In November, the Alberta Utilities Commission’s Enforcement Department requested a hearing on its findings that ATCO Electric had deliberately overpaid a British Columbia First Nation millions to work on a new transmission line.

This was allegedly to secure lucrative contracts for another ATCO company to provide construction storage for the Trans Mountain Expansion oil pipeline project.

Investigators said the company then allegedly tried to pass the $ 12 million overpayment on to Alberta consumers in violation of the law. They alleged that management was aware of the questionable agreement and tried to cover their tracks.

In filings filed with the Commission, the Enforcement Department alleges that the ATCO [its] fundamental duty of honesty and sincerity … the duty on which the entire regulatory system is based. “

ATCO has admitted it made mistakes, saying the overpriced contract was signed to help the First Nation build capacity in a new area of ​​business.

In an October 29 letter to the Commission’s Enforcement Department, the company’s President Melanie Bayley said there was a $ 16 million offer for a settlement.

The letter and other documents recently received by The Canadian Press indicate that investigators and ATCO representatives have agreed to meet before the commission holds formal hearings starting this week.

“Both parties would like the opportunity to hold talks to determine whether and to what extent a solution to the case is possible,” said a letter from a lawyer from the Enforcement Department to the Commission.

Any proposed settlement would have to be approved by the Commission.

However, Wachowich argues that the public must be represented in all conversations involving a regulated utility company.

The biggest document is the one we don’t have.-Jim Wachowich

“Granting us would mean taking the broader public interest into account – we’re not just looking at one side of the equation,” he said.

His group also demands that all information collected by the enforcement department and the ATCO be made public.
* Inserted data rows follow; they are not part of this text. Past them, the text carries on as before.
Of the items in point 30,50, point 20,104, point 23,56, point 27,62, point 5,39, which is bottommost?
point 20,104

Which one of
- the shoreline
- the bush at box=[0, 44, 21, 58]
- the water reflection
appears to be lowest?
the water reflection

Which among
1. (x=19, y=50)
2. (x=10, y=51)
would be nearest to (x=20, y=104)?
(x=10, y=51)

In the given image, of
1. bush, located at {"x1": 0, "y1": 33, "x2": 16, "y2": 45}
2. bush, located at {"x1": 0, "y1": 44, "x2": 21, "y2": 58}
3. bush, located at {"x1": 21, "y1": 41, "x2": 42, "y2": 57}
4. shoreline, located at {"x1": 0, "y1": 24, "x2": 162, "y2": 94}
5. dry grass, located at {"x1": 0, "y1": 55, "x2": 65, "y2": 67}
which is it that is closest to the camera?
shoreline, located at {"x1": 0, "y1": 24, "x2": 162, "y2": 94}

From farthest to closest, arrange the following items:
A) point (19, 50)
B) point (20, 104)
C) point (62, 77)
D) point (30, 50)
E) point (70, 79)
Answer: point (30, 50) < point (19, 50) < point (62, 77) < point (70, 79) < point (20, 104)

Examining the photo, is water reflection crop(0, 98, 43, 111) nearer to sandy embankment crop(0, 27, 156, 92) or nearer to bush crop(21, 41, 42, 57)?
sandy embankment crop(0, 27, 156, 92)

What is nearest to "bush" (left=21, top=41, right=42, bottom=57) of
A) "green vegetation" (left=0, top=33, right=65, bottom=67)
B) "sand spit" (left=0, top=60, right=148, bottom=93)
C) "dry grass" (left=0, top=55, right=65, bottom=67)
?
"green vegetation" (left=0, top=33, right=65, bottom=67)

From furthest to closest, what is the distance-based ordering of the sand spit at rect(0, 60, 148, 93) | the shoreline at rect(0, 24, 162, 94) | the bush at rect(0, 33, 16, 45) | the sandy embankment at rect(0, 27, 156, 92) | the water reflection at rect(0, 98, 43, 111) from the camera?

This also includes the results of an internal company investigation.

“The biggest document is the one we don’t have,” he said.

An internal investigation

Bayley said in an email that it was normal for the Commission’s enforcement department to work on a settlement with a company.

“It’s typical for administrative criminal cases to be handled by a utility company and the [commission] with no involvement of customers or interveners as only the supplier is affected, “wrote Bayley.

Bayley said a number of ATCO documents are already public. She said the company plans to publish the internal investigation at some point, with commercial and personal details being blacked out.

“Again, this is normal in regulatory hearings and is granted by the Commission all the time,” she wrote.

However, ATCO has also argued that some information that has already been released should be removed from the records.

“AUC enforcement has disclosed certain business agreements between unregulated companies that are outside the AUC’s jurisdiction, without their permission and in contravention of the express confidentiality provisions of those agreements,” a letter from the company’s lawyers said.

In another letter to the commission, ATCO Chair Nancy Southern said the overpriced contract was drawn up out of a “deeply rooted and important” respect for indigenous communities.

“This had an important impact on the decisions that were made,” she wrote.

Documents filed by the law enforcement department claimed the First Nation took the ATCO’s check and outsourced the work to another company at a lower price. The same documents that ATCO executives claimed knew was likely to happen.

“At this point, you’re not trying to build capacity, you’re trying to please yourself,” said Wachowich.

Wachowich said the gravity of ATCO’s alleged violation warranted public involvement.

“You violated a very important standard.”

Utilities Commission spokesman Geoff Scotton said there were no prescribed deadlines for resolving the problem.

Investigators have asked the Commission to force ATCO to reimburse the money it received from tariff increases due to the overpriced contract and to impose administrative penalties. These penalties can be up to $ 1 million per day per offense.